Wow, where to start? Midtown had a great ten years. St. Louis University has invested in two new high rise dorms on Laclede adding height and density, strengthening the urban campus feel and mix of campus and non-campus buildings.
More grassy expanses were built upon with the new Interdisciplinary Science and Engineering Building on the campus just southeast of Grand/Lindell.
I’ll never understand why the former Humphrey’s Tavern building sits there unoccupied. Such a high-profile spot, such a wasted space.
SLU remains one of the most beautiful legacy city campuses in the U.S.
The former industrial, railway-heavy section of Midtown that partially covers some of the Mill Creek Valley area has seen improvement. The Steelcote and Columbia Oil rehabs to residential and the continued investment in that area are bright spots.
The Armory continues to make progress and the City Foundry STL is nearing completion. Seeing a new roof and windows on the Armory brings me much joy and hope for the future of some long abandoned areas of the city.
Now we just need more connections and streets for access…I’ll get to that in Future Needs.
Many, many affordable housing projects have gone up in Midtown. Hold your gentrification horses, this is not what’s going on here. Hundreds of affordable units are available in Midtown, especially with the new Salvation Army units and Phyllis Wheatley Apartments, a converted YMCA that brought women and children’s housing who are transitioning from homelessness.
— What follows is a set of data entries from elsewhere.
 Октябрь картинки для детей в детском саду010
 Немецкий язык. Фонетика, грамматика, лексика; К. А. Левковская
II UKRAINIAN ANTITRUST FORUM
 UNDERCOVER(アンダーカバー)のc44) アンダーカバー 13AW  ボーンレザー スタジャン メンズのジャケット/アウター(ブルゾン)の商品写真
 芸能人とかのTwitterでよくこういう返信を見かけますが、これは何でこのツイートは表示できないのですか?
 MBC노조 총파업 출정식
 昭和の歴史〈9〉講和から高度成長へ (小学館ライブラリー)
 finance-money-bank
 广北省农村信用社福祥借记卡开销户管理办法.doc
There are also many, many new businesses and rehabs and investments for businesses. It’s mind blowing how much has occurred here, as well as the potential for more rehabbing and rebuilding. The Jefferson Connector, Beaumont Telephone renovation…the Locust, Olive and Washington corridors in Midtown are stunningly beautiful.
Since the original post, businesses have come and gone. Good news is, I think we are seeing an increase in diversity of businesses and uses, one of my favorite record stores moved here and there are two microbreweries, several restaurants and bars, and a heavy creative/design/architectural/marketing presence.
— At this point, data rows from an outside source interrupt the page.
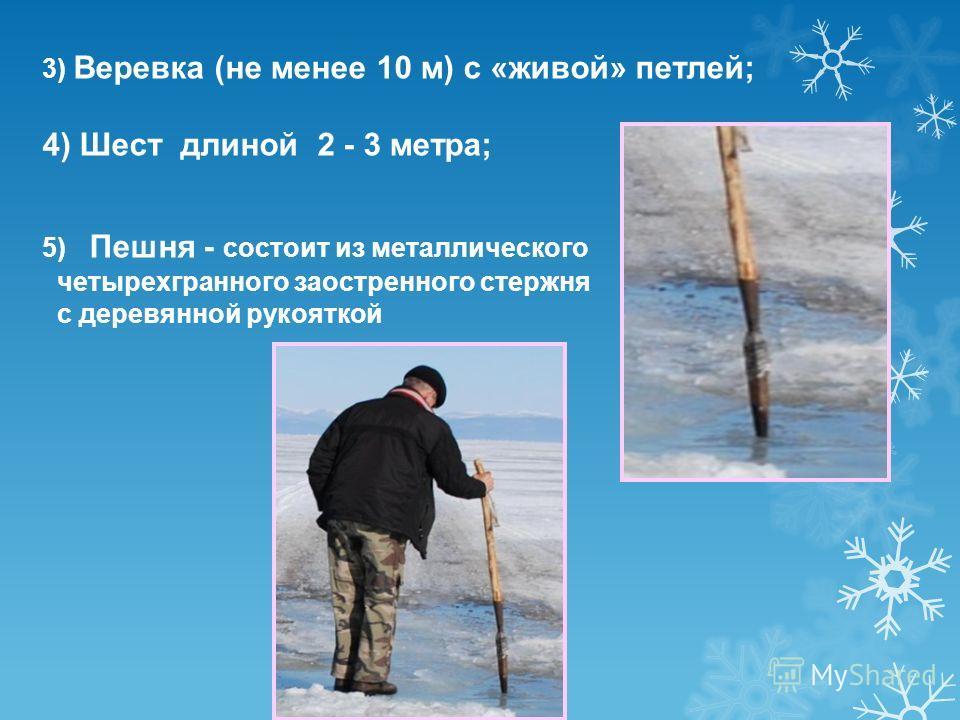 3) Веревка (не менее 10 м) с «живой» петлей; 4) Шест длиной 2 - 3 метра; 5) Пешня - состоит из металлического четырехгранного заостренного стержня с деревянной рукояткой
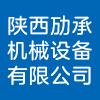 陕西劢承机械设备有限公司
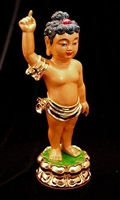 New Baby Buddha 10.5 Inches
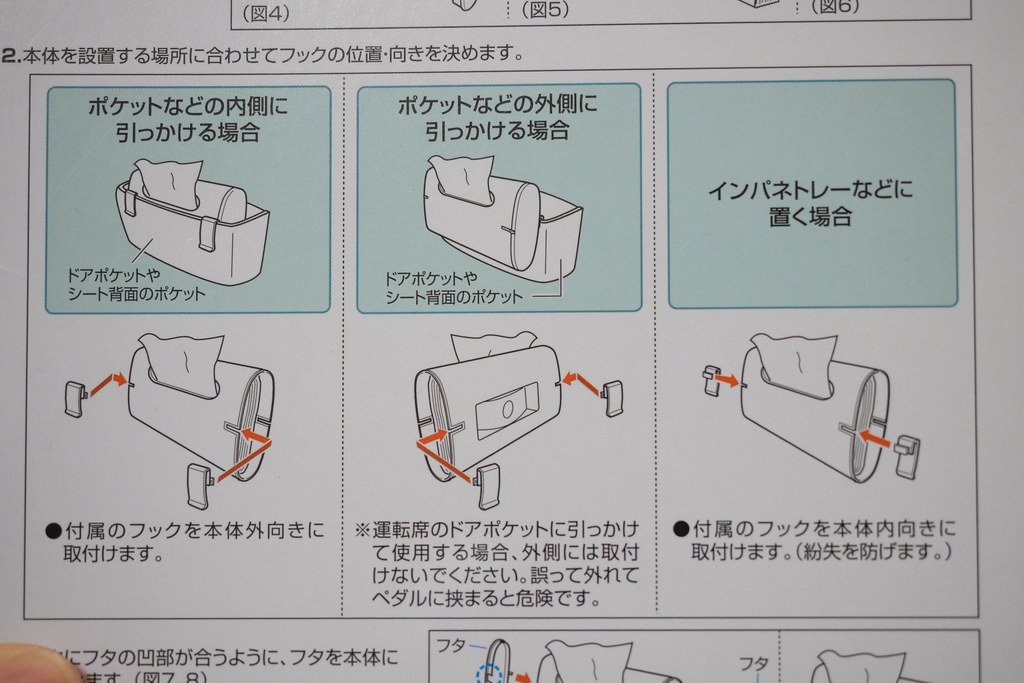Tissue_Case-6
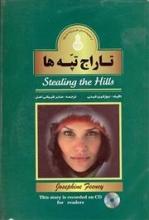 کتاب زبان تاراج تپهها : Stealing the hills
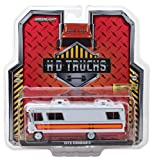 GreenLight 1: 64 H.D. Trucks Series 13-1972 Condor II RV - White with Orange, Red and Maroon Stripes (33130-B)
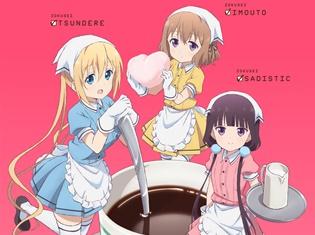 TVアニメ『ブレンド・S』が2017年10月から放送開始決定! 『ごちうさ』奥田陽介氏によるアニメキービジュアル&スタッフ情報が解禁に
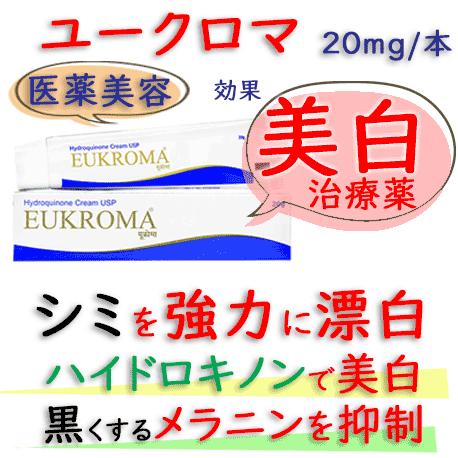 ユークロマ(ユウクロマ) 1本20g|皮膚シミ、そばかす等の色素沈着を強力漂白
This is really the star of the last decade, so I’ll break photos into 3 categories: beautiful rehabs/occupied buildings, rehabs and untapped/remaining businesses, gorgeous potential and new uses aplenty.
So many beautiful new uses:
So many long-standing businesses and potential for new investment:
So much untapped potential that will and need to see new uses in the next ten years:
I know Forest Park Parkway has a long way to go when it comes to a walkable street, but much progress has been made in the way of urban-scaled buildings. Less gas stations and copious setbacks have gone the way of good urban buildings.
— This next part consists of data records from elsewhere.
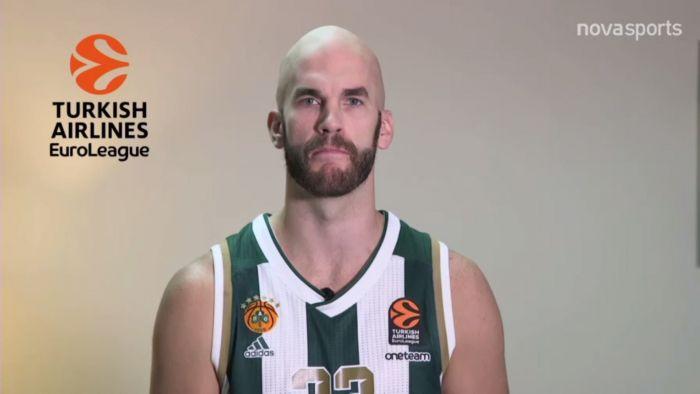 Η νέα φανέλα του μπασκετικού Παναθηναϊκού (pic) | panathinaikos24.gr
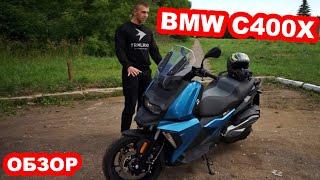 Обзор самого маленького скутера BMW C400X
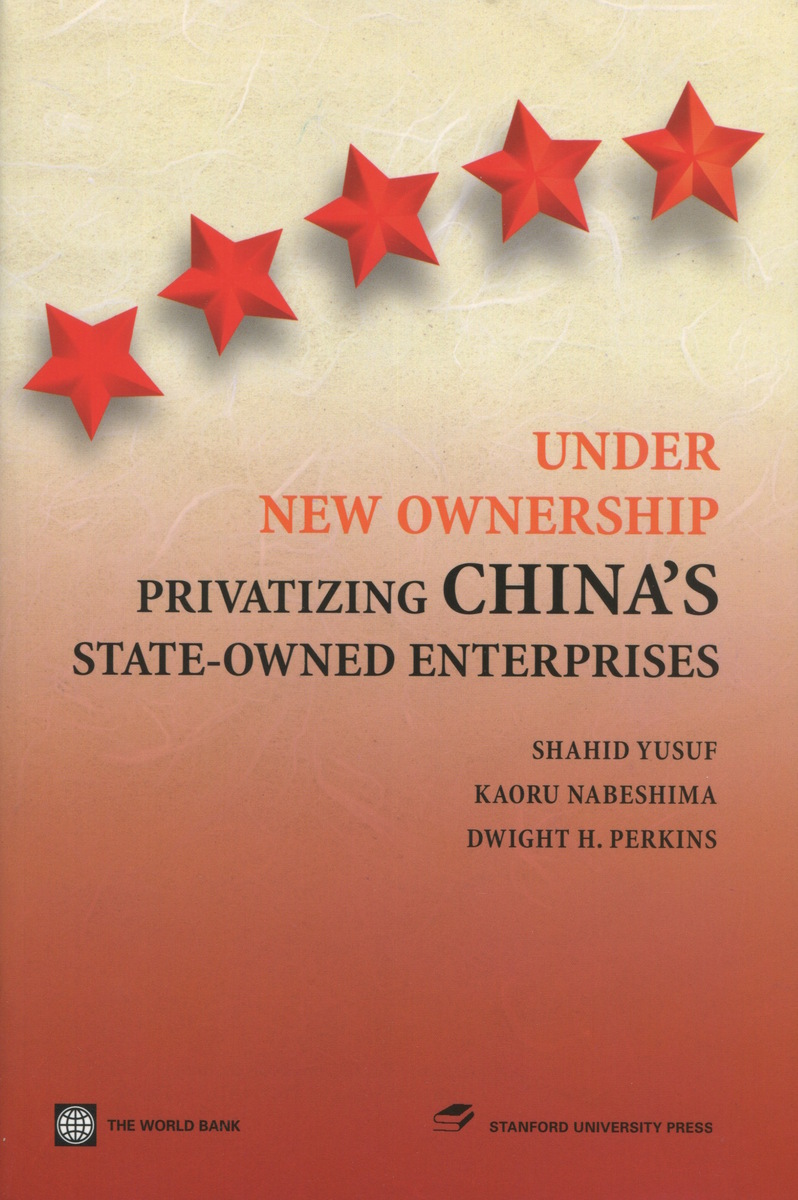 Privatization of state owned enterprises in russia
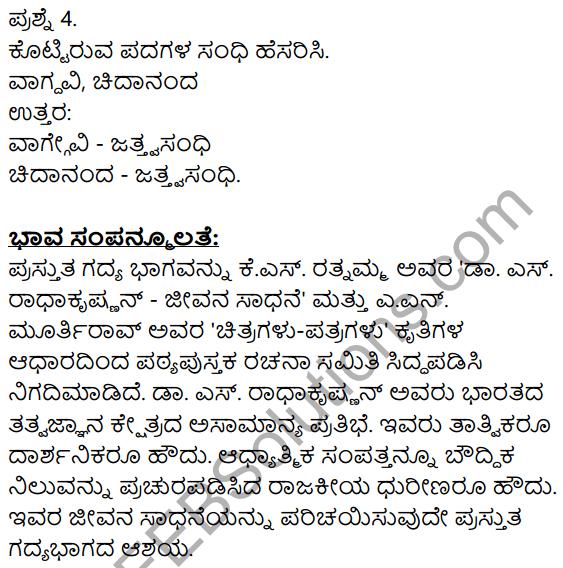 Siri Kannada Text Book Class 9 Solutions Gadya Chapter 4 Adarsha Shikshaka Sarvepalli Radhakrishnan 15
What Are The Future Needs?
Opening Theresa Avenue and Edwin Street from Chouteau to Spruce and Market would do wonders for connectivity. The investment in the Steelcote Loft area is impressive, and these new residents deserve to get around more easily.
A massive mixed-use project called Iron Hill is being proposed at the northwest corner of Grand and Chouteau.
If designed well, this could be a huge step in reconnecting SLU with the medical campus and FPSE to Midtown. Reconnecting streets in the section should be a primary goal of the city. If we give these developers incentives, they need to reconnect our street grid, not cement it in super-blocks.
The uses that have filled in the railroad track sections on the southwest section of Midtown have been filled in with trucking and dead railway operations. These trucking storage operations are best in the suburbs along Interstates. We need to rebuild a city here.
Vandeventer has a decent street wall, that needs access to the rest of the neighborhood and its surroundings.
Infill is the call for Midtown in the next decade(s).
Chouteau can become urban or at least contiguous again, and there is hope even if some older buildings that hold many memories for folks are razed for higher uses.